#### [Exercise inputs]
++++++++

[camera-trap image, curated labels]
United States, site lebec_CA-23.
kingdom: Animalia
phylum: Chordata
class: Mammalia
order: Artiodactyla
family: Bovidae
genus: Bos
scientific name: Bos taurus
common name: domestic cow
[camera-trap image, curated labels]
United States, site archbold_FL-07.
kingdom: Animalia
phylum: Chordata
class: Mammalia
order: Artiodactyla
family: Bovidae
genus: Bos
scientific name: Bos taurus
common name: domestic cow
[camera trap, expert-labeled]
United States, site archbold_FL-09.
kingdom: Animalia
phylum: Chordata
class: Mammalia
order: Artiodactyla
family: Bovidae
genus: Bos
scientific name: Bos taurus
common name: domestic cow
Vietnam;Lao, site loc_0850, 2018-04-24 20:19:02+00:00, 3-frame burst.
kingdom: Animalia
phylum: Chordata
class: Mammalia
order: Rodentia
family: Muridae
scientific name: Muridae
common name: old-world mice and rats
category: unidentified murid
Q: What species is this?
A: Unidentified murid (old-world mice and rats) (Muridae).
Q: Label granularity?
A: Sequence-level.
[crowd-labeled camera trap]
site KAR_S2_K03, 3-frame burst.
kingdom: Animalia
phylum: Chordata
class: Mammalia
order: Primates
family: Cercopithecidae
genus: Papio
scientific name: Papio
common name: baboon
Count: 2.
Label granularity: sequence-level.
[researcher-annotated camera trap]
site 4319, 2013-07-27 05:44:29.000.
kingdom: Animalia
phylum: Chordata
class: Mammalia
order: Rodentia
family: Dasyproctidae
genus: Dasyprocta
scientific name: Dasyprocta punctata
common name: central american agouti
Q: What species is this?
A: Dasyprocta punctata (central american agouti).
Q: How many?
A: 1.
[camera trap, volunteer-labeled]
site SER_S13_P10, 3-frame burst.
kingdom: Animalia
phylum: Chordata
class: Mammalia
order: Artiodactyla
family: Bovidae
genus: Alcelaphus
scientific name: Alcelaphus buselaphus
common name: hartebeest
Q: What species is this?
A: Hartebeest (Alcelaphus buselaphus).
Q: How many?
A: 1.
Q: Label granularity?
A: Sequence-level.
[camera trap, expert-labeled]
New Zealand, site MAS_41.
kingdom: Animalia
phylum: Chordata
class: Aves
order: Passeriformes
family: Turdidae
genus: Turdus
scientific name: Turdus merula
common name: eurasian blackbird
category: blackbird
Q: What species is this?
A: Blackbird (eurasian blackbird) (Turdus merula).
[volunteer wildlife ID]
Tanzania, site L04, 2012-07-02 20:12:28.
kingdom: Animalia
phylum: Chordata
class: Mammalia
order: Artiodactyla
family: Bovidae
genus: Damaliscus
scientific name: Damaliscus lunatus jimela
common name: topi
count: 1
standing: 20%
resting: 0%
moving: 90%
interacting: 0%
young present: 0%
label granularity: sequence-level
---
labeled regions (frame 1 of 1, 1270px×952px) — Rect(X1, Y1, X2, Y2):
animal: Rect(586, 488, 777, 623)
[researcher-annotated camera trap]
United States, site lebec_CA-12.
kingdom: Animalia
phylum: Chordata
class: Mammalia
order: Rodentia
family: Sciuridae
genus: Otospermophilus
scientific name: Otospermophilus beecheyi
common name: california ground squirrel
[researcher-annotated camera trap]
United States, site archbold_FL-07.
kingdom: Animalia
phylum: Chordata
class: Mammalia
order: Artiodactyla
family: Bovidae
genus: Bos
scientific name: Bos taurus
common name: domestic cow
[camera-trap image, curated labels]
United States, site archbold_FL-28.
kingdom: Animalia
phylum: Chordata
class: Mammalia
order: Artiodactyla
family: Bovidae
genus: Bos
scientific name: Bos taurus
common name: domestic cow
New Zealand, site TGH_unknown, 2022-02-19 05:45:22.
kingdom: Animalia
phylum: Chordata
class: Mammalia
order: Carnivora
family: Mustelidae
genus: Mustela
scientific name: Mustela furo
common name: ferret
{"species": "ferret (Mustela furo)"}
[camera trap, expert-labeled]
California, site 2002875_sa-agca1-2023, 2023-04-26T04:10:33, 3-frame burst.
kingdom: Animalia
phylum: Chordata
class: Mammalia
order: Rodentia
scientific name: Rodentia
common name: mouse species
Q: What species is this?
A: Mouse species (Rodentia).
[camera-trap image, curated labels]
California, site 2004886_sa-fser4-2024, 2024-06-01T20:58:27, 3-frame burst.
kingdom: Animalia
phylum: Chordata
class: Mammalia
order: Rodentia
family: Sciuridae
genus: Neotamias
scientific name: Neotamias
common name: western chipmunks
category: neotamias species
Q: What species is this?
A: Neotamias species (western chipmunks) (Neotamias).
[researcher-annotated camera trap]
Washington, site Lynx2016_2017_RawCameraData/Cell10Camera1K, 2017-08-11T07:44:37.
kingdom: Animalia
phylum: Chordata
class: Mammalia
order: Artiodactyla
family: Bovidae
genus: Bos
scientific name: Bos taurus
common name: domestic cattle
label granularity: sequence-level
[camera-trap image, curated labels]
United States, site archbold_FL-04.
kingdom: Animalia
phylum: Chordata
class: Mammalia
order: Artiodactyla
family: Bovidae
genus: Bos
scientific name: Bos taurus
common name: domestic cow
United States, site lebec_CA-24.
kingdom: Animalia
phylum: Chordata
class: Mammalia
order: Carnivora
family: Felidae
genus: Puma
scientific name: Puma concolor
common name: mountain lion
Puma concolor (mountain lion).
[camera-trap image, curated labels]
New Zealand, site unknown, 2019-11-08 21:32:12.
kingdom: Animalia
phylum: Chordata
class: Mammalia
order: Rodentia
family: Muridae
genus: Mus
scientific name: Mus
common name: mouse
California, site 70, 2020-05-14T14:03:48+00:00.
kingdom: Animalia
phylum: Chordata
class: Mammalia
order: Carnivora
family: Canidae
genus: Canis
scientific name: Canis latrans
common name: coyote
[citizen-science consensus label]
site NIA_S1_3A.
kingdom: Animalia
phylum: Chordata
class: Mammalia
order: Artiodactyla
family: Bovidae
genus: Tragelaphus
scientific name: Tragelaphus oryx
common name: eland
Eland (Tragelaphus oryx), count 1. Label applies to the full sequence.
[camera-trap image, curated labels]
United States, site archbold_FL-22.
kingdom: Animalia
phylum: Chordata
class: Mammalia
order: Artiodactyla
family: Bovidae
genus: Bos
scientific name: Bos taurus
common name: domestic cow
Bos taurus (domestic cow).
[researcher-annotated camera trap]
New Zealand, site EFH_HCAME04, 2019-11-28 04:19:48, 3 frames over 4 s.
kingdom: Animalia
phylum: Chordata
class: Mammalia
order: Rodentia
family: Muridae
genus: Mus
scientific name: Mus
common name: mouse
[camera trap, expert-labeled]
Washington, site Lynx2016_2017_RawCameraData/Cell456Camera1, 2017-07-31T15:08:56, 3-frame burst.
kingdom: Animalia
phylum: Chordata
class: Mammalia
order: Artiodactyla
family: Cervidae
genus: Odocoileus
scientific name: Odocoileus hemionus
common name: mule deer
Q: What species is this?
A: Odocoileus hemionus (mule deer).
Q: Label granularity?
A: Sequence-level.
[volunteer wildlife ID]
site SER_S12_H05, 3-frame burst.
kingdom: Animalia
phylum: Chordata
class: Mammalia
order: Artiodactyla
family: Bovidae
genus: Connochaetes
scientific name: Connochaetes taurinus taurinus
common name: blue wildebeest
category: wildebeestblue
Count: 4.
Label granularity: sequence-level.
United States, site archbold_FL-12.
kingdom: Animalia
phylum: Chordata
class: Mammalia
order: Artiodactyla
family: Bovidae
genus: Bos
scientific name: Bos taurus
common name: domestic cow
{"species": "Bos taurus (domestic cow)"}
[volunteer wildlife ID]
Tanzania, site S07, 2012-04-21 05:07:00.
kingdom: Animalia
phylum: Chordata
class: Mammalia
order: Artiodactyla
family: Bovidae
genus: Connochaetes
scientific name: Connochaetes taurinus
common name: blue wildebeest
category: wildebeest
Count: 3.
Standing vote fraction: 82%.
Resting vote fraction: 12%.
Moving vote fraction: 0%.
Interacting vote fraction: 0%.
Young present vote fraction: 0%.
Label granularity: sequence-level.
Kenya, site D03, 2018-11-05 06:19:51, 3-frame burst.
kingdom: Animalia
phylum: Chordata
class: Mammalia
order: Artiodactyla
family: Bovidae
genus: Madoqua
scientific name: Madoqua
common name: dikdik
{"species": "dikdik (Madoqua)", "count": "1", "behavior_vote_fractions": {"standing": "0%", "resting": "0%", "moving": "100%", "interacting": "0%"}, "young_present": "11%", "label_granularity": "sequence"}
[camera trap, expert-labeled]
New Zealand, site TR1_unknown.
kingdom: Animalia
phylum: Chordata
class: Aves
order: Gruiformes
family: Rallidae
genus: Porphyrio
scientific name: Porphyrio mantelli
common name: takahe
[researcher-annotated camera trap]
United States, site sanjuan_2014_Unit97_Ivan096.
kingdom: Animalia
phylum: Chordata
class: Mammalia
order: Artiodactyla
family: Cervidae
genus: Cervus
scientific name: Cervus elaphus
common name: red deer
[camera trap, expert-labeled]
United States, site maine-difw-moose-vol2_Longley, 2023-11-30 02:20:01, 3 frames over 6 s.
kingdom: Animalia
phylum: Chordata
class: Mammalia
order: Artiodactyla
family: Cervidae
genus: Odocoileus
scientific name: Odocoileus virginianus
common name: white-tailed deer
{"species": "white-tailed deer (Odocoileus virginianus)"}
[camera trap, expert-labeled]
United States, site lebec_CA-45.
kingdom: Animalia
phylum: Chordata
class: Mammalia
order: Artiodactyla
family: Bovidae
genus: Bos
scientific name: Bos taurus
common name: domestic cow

++++++++

The lines to retype run from the start of the entries through the line containing "scientific name: Alcelaphus buselaphus"; reproduce them exactly and add nothing.

#### [Completed task]
[camera-trap image, curated labels]
United States, site lebec_CA-23.
kingdom: Animalia
phylum: Chordata
class: Mammalia
order: Artiodactyla
family: Bovidae
genus: Bos
scientific name: Bos taurus
common name: domestic cow
[camera-trap image, curated labels]
United States, site archbold_FL-07.
kingdom: Animalia
phylum: Chordata
class: Mammalia
order: Artiodactyla
family: Bovidae
genus: Bos
scientific name: Bos taurus
common name: domestic cow
[camera trap, expert-labeled]
United States, site archbold_FL-09.
kingdom: Animalia
phylum: Chordata
class: Mammalia
order: Artiodactyla
family: Bovidae
genus: Bos
scientific name: Bos taurus
common name: domestic cow
Vietnam;Lao, site loc_0850, 2018-04-24 20:19:02+00:00, 3-frame burst.
kingdom: Animalia
phylum: Chordata
class: Mammalia
order: Rodentia
family: Muridae
scientific name: Muridae
common name: old-world mice and rats
category: unidentified murid
Q: What species is this?
A: Unidentified murid (old-world mice and rats) (Muridae).
Q: Label granularity?
A: Sequence-level.
[crowd-labeled camera trap]
site KAR_S2_K03, 3-frame burst.
kingdom: Animalia
phylum: Chordata
class: Mammalia
order: Primates
family: Cercopithecidae
genus: Papio
scientific name: Papio
common name: baboon
Count: 2.
Label granularity: sequence-level.
[researcher-annotated camera trap]
site 4319, 2013-07-27 05:44:29.000.
kingdom: Animalia
phylum: Chordata
class: Mammalia
order: Rodentia
family: Dasyproctidae
genus: Dasyprocta
scientific name: Dasyprocta punctata
common name: central american agouti
Q: What species is this?
A: Dasyprocta punctata (central american agouti).
Q: How many?
A: 1.
[camera trap, volunteer-labeled]
site SER_S13_P10, 3-frame burst.
kingdom: Animalia
phylum: Chordata
class: Mammalia
order: Artiodactyla
family: Bovidae
genus: Alcelaphus
scientific name: Alcelaphus buselaphus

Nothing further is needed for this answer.